Theorem3.5Equivalence of induction and well-ordering

The following are equivalent over the base axioms of Peano arithmetic (or ZFC minus the axiom of infinity, augmented with the axiom of infinity):

Mathematical induction: If $S \subseteq \mathbb{N}$ with $0 \in S$ and $n \in S \implies n+1 \in S$ , then $S = \mathbb{N}$ .
Strong induction: If $(\forall m < n,\, m \in S) \implies n \in S$ for all $n$ , then $S = \mathbb{N}$ .
Well-ordering: Every nonempty $S \subseteq \mathbb{N}$ has a least element.

ExampleApplication to divisibility

Claim: Every natural number $n \geq 2$ has a prime divisor.

By well-ordering, the set $D = \{d \in \mathbb{N} : d \geq 2 \text{ and } d \mid n\}$ is nonempty (since $n \in D$ ) and has a least element $p$ . We claim $p$ is prime: if $p = ab$ with $1 < a, b < p$ , then $a \mid p \mid n$ , so $a \in D$ with $a < p$ , contradicting minimality.
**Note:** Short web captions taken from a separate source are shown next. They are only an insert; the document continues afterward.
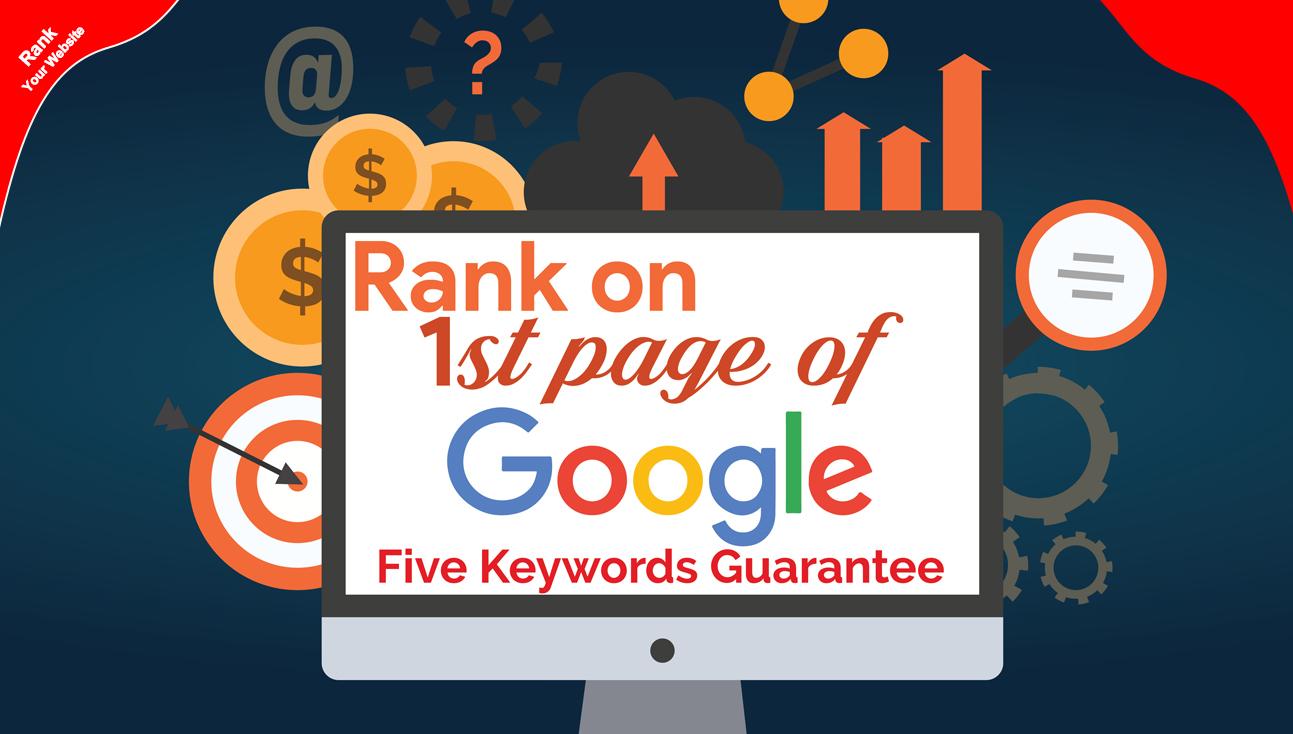 Guaranteed 5 Keywords On Google 1st Page Or Refund-Mo...
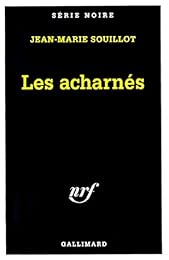 Les  acharnés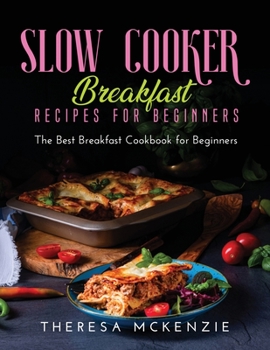 Paperback Slow Cooker Breakfast Recipes for Beginners: The Best Breakfast Cookbook for Beginners Book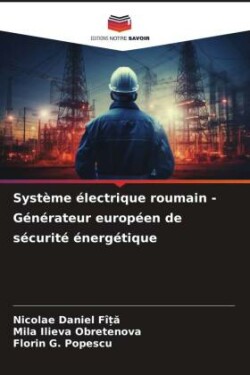 Système électrique roumain - Générateur européen de sécurité énergétique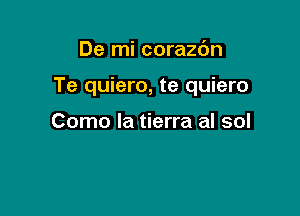 De mi corazdn

Te quiero, te quiero

Como la tierra al sol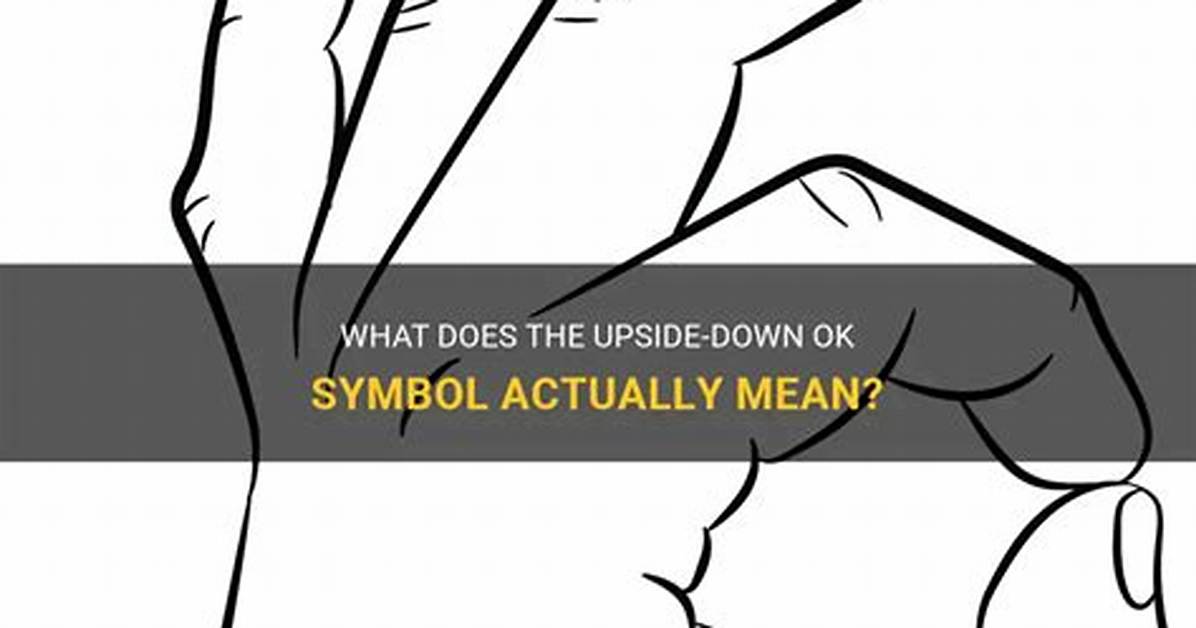 What Does Upside Down Mean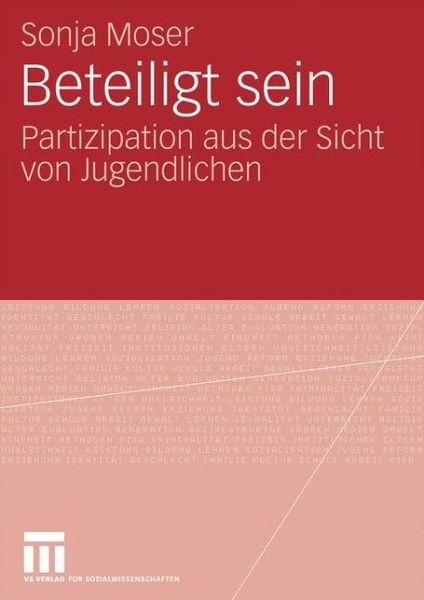 Cover for Dr Sonja Moser · Beteiligt Sein: Partizipation Aus Der Sicht Von Jugendlichen (Paperback Book) [2010 edition] (2009)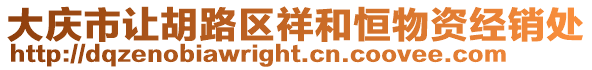 大慶市讓胡路區(qū)祥和恒物資經(jīng)銷處
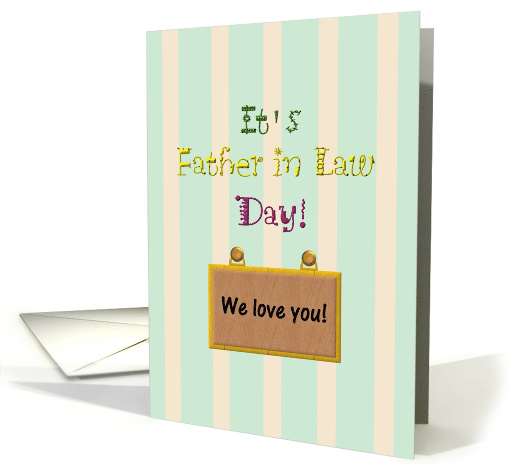 Father in Law Day We Love You card (1307922)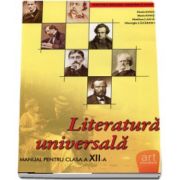 Literatura universala, manual pentru clasa a XII-a - Autori - Florin Ionita, Maria Ionita, Marilena Lascar, Gheorghe Lazarescu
RemarkWell-ordering beyond N

The well-ordering principle for $\mathbb{N}$ is a theorem of ZFC. The well-ordering theorem (that every set can be well-ordered) is equivalent to the axiom of choice and is far stronger. The natural numbers are "naturally" well-ordered by $\leq$ , but sets like $\mathbb{R}$ require the axiom of choice for a well-ordering to exist.